**PAGE TEXT**

———

BACKGROUND OF THE INVENTION
Much of the advance in standard of living over the past twenty or
so years results from the use of advanced communications, data
processing, and environmental sensing techniques. The devices used
in such communications, processing, and sensing generally become
more useful as their sizes are decreased, such that more of them
can be used. For example, computers and cellular phones require
ever-smaller elements, and become more capable as the number of
devices which can be accommodated increases. Similarly, lightweight
and reliable sensors can be used in large numbers in vehicles to
aid in control and, in the case of spacecraft and military
vehicles, to aid in carrying out their missions.
Most modern semiconductor devices, and other devices important for
the above purposes, are generally energized or biased by direct
voltages. As devices have become smaller, their powering
requirements also advantageously decrease. Unfortunately, a
concomitant of low power requirements is often sensitivity to
unintended noise or fluctuations in the applied power. It is easy
to understand that extremely small transistors, which ordinarily
operate at two or three volts, could be destroyed by application of
tens of volts. It is less apparent but true that small-percentage
variations or noise on the applied powering voltage may result in
degradation of the operating characteristics of semiconductor and
other devices and the circuits in which they operate, which may
adversely affect the performance. It is a commonplace that
conventional radio and television receivers will respond to noise
on or sudden changes in their supply voltages with aural or visual
distortions, or both.
In general, electronic equipments require direct voltages for their
power sources. There are two general sources of electrical energy
which can be used to provide the power, and these two sources are
batteries, which provide direct voltage, and power mains of an
alternating voltage. When power mains are the source of electrical
energy, it is common to rectify the alternating voltage to achieve
a direct voltage. The power mains are used to drive machine motors
in addition to electronic equipment, so the mains voltages tend to
be higher than the voltages required for electronic equipment, and
rectified voltages also tend to be higher than desired or usable.

———

**EXERCISE BRIEF**
Go on with the background text on supplying direct voltage to electronic devices, starting right after its final sentence. The material that follows is separate and has no connection to the text about powering electronic devices.

**DATASET SECTION**
———

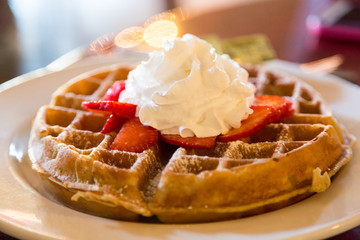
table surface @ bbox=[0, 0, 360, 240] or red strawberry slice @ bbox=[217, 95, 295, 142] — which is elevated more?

———

**THE RESULT**
In the past, transformers have been used to convert the mains power
to voltages more compatible with electronic equipment. However,
transformers operating at 60 Hz tend to be much larger than is
desirable in modern miniaturized equipment. It might be thought
that there are no problems with the powering of electronic
equipment from batteries, which directly provide direct voltage.
However, batteries have the same general problem as that of mains
powering, namely that available direct voltage does not necessarily
correspond with the desired operating voltage. One modern technique
for producing voltages for powering electronic equipment is that of
use of a switching power supply or switching converter, which
changes a direct source voltage to a different direct voltage.
A switching power converter can operate from a direct voltage
derived from the power mains or from a battery, and can either
increase or decrease the output voltage relative to the input
voltage. These switching power converters take many different
forms, some examples of which include those described in U.S. Pat.
Nos. 4,163,926 issued Aug. 7, 1979 in the name of Willis; U.S. Pat.
No. 4,190,791, issued Feb. 26, 1980 in the name of Hicks; U.S. Pat.
No. 4,298,892 issued Nov. 3, 1981 in the name of Scott; U.S. Pat.
No. 4,761,722 issued Aug. 2, 1988 in the name of Pruitt; and U.S.
Pat. No. 5,602,464 issued Feb. 11, 1997 in the name of Linkowski et
al.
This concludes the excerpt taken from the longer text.